UK Department for Transport approves £201m to resurface roads

The UK Department for Transport (DfT) has sanctioned £201m for councils in England to undertake road maintenance and pothole repairs.

Transport Secretary Chris Grayling said that an additional £50m has been given to councils for potholes and flood resilience, while £151m has been allocated to reward examples of best practice, funding that could resurface more than 1,000 miles of road.

The funding is part of the £6.6bn that the UK Government has been providing in the six years leading up to 2021 to improve local roads.

DfT will fund early-stage research on new surface materials or pothole repair techniques, including 3D printing. The research funding is part of the government’s plan to prevent potholes in the future.

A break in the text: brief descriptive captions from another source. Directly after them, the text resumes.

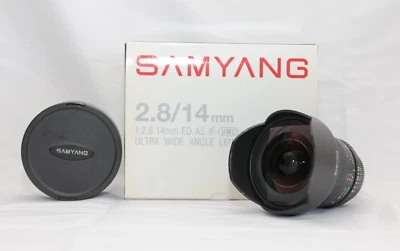 [MINT] Samyang 14mm f/2.8 ED AS IF UMC ULTRA WIDE ANGLE Lens Camera Nikon JAPAN - Image 1 of 4
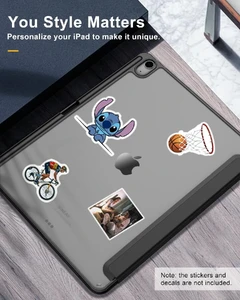 Чехол TiMOVO Slim Stand Protective Cover Clear Back для iPad Air 13" M2 (2024) - Фото 7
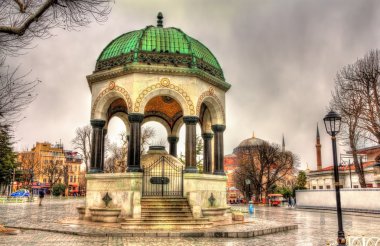 Sultanahmet Meydanı Istanbul - Türkiye'nin ' Alman Çeşmesi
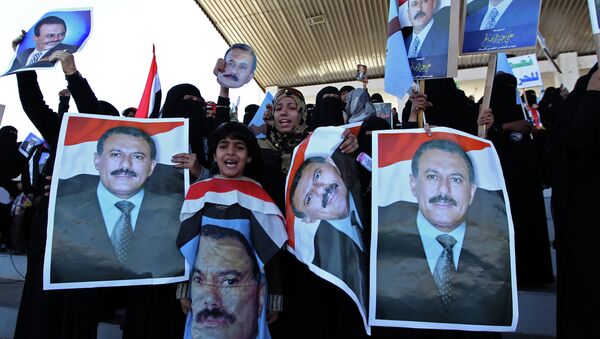 Supporters of former Yemeni president Ali Abdullah Saleh - Sputnik International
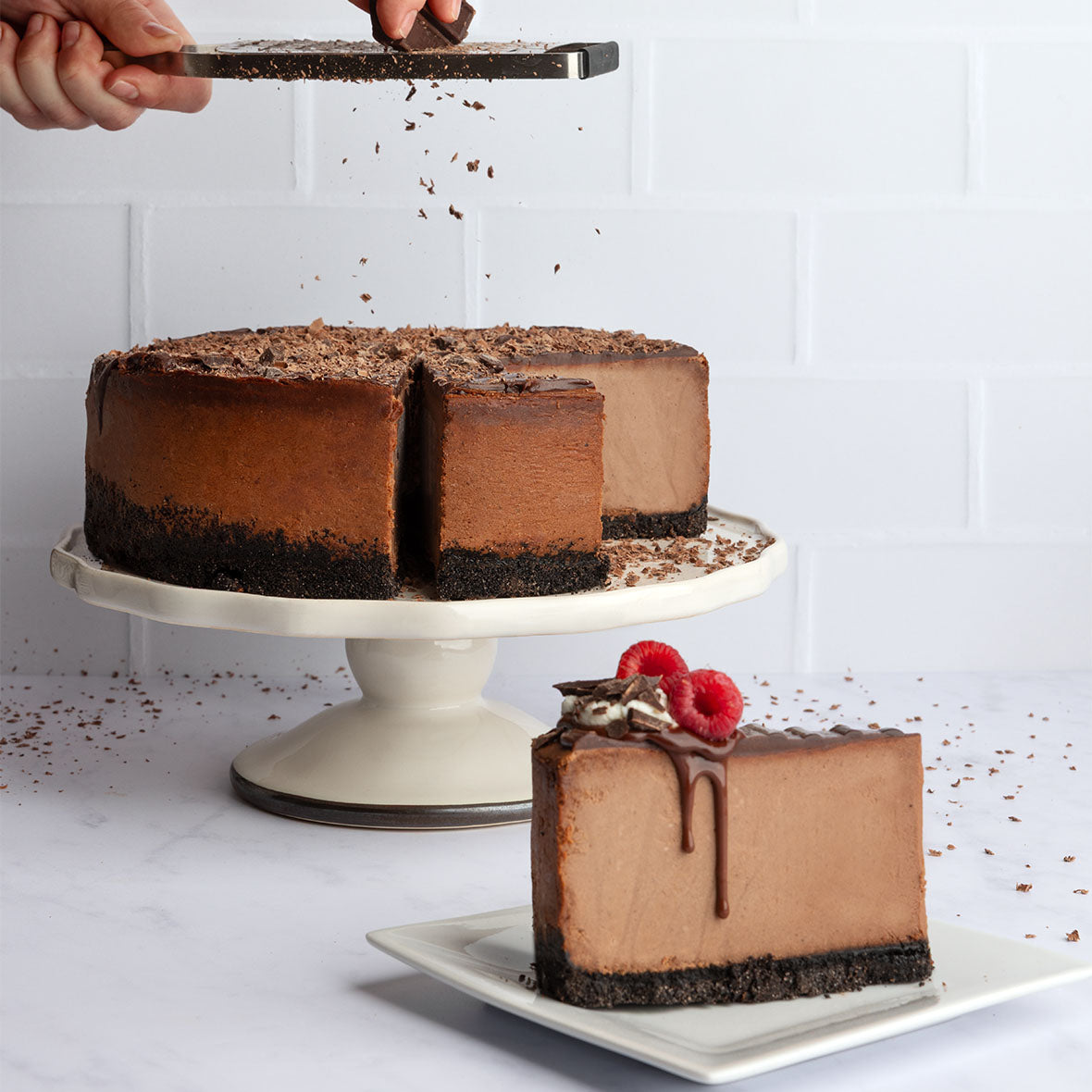 Chocolate Ganache Cheesecake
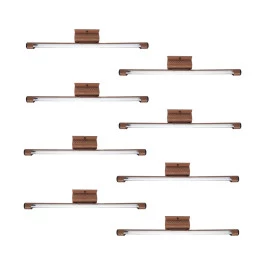 LUMINARIA TUBULAR SOBREPOR 120CM COM LÂMPADA LED 1X18W 6500K(BRANCO FRIO)CARAMELO KIT8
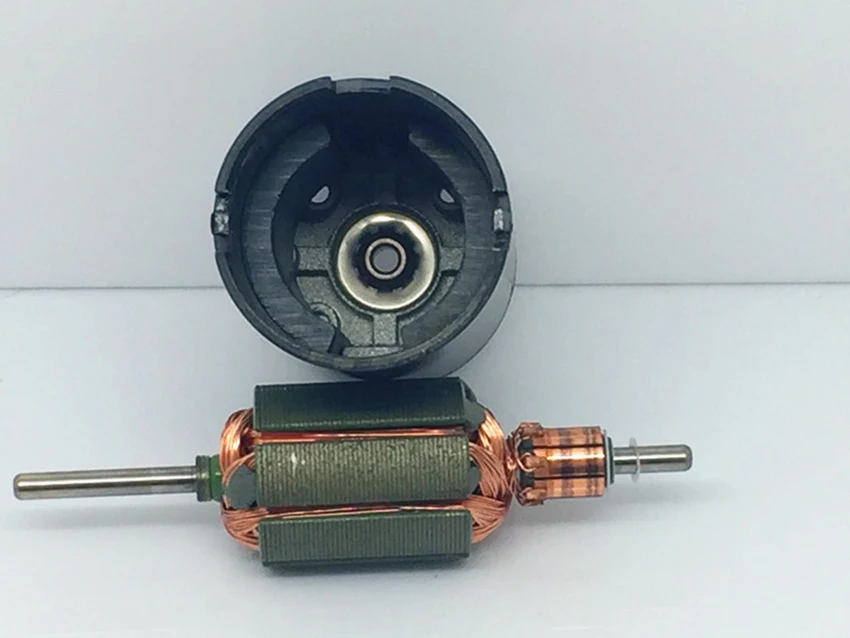 Круглый вал постоянный магнит DC Мотор 12 V 7785 rpm двигатель с угольными щетками высокий крутящий момент семиполюсный внутренний ротор диаметр вала 3 мм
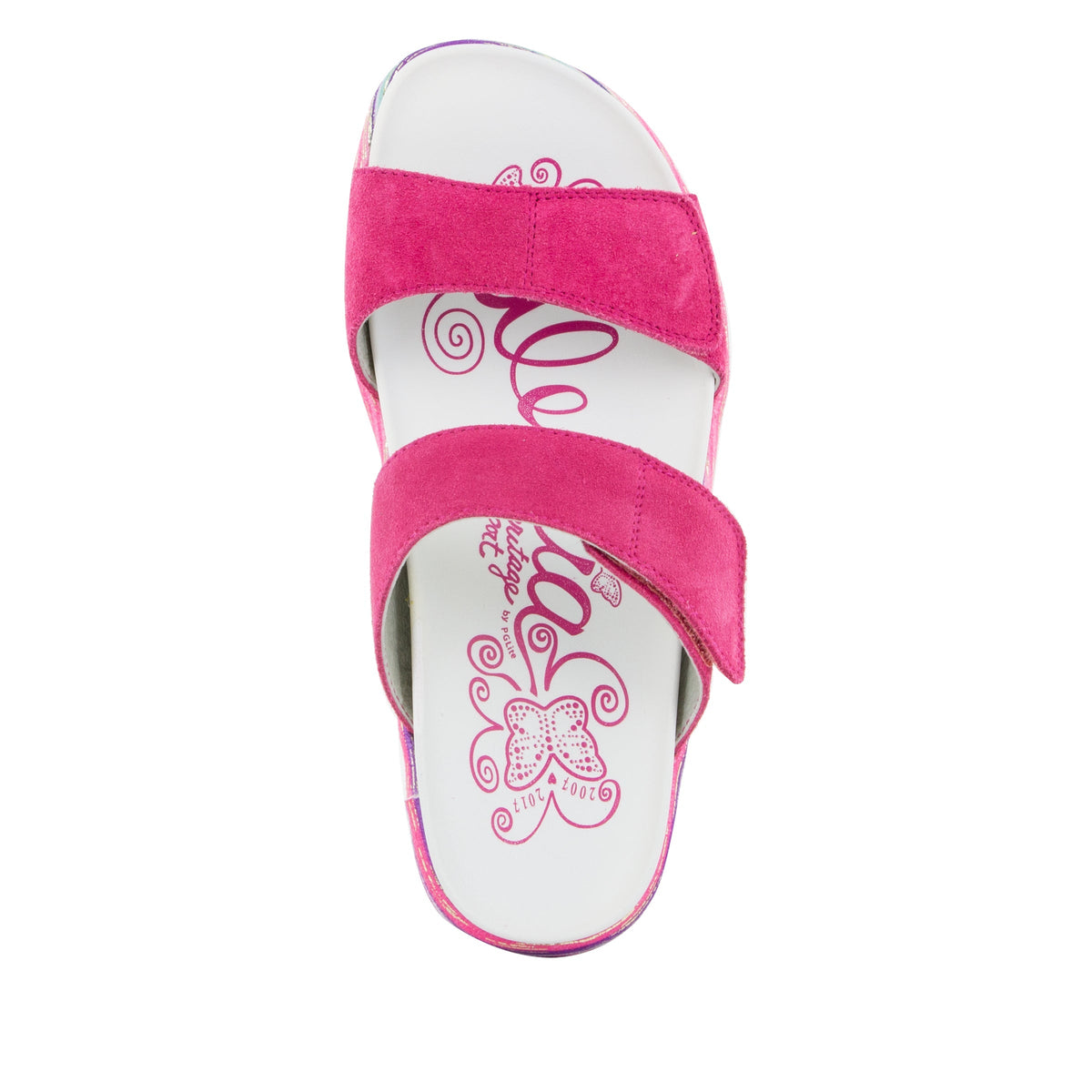 Alegria Mixie Fuchsia Party Sandal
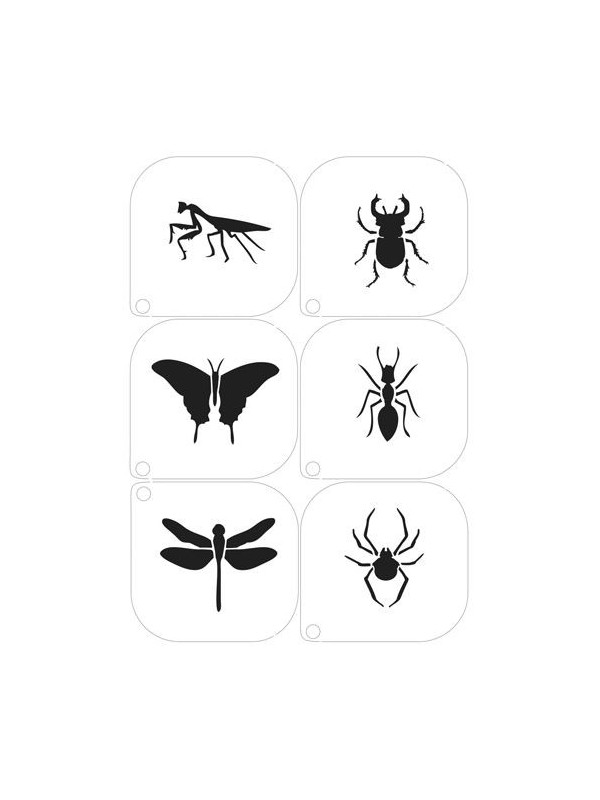 Plantilla para maquillaje insectos
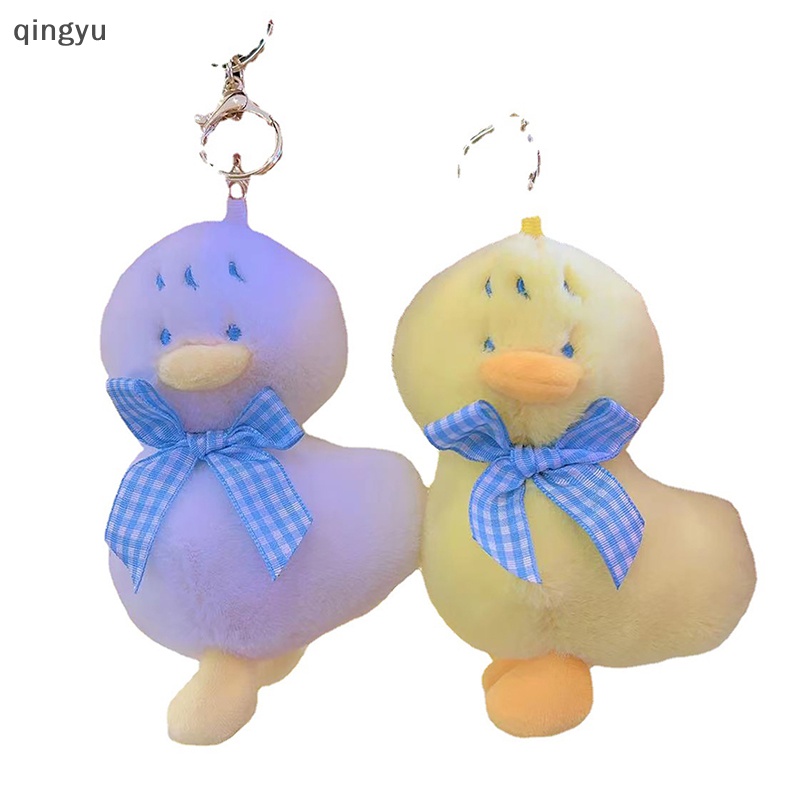 1 Móc Khóa Vịt Nhồi Bông Mềm Mại 12cm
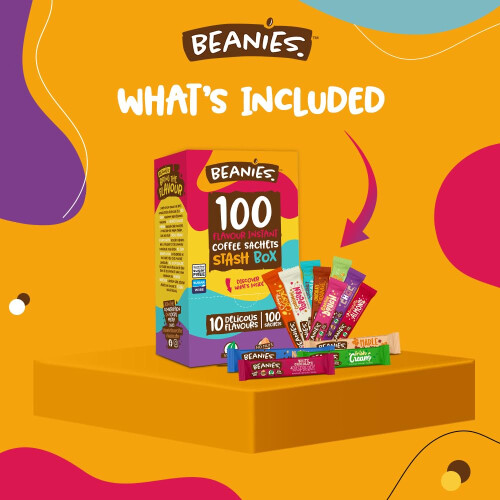 Beanies Flavoured coffee sticks  100 sticks 2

Additionally, a digital hub will be established for experts to share and develop innovations.

Grayling said: “Every motorist knows that potholes have been a problem in the last few years. That is why the government is continuing to step up its funding to local authorities to address this.

“It is now up to highways authorities to innovate and use new technologies to solve the problem.”

The investment is in addition to £725m that local authorities will receive in 2019-20, based on the infrastructure they maintain, including the length of roads, number of bridges and street lights.

According to DfT, the government has spent more than £420m on resurfacing, pothole repairs and bridge renewals in the past six months.

DfT, together with Cumbria County Council and highway survey company Gaist, is also testing low-cost sensors to monitor river levels across the region to reduce the risk of flood damage in the future.

In the north-east, Lincolnshire council and partner ENGIE have launched a heat and recycle system that mixes new and existing surfaces to create a thermo-bond and cut down any possibility for weak points that create potholes.

Furthermore, the government is funding a number of initiatives to test new technologies to develop pothole-free roads.

Technologies being developed or tested include the use of kinetic energy to heat surfaces, recycle plastic waste into a harder-wearing surface or install sensors to foresee any issues that might occur in the future.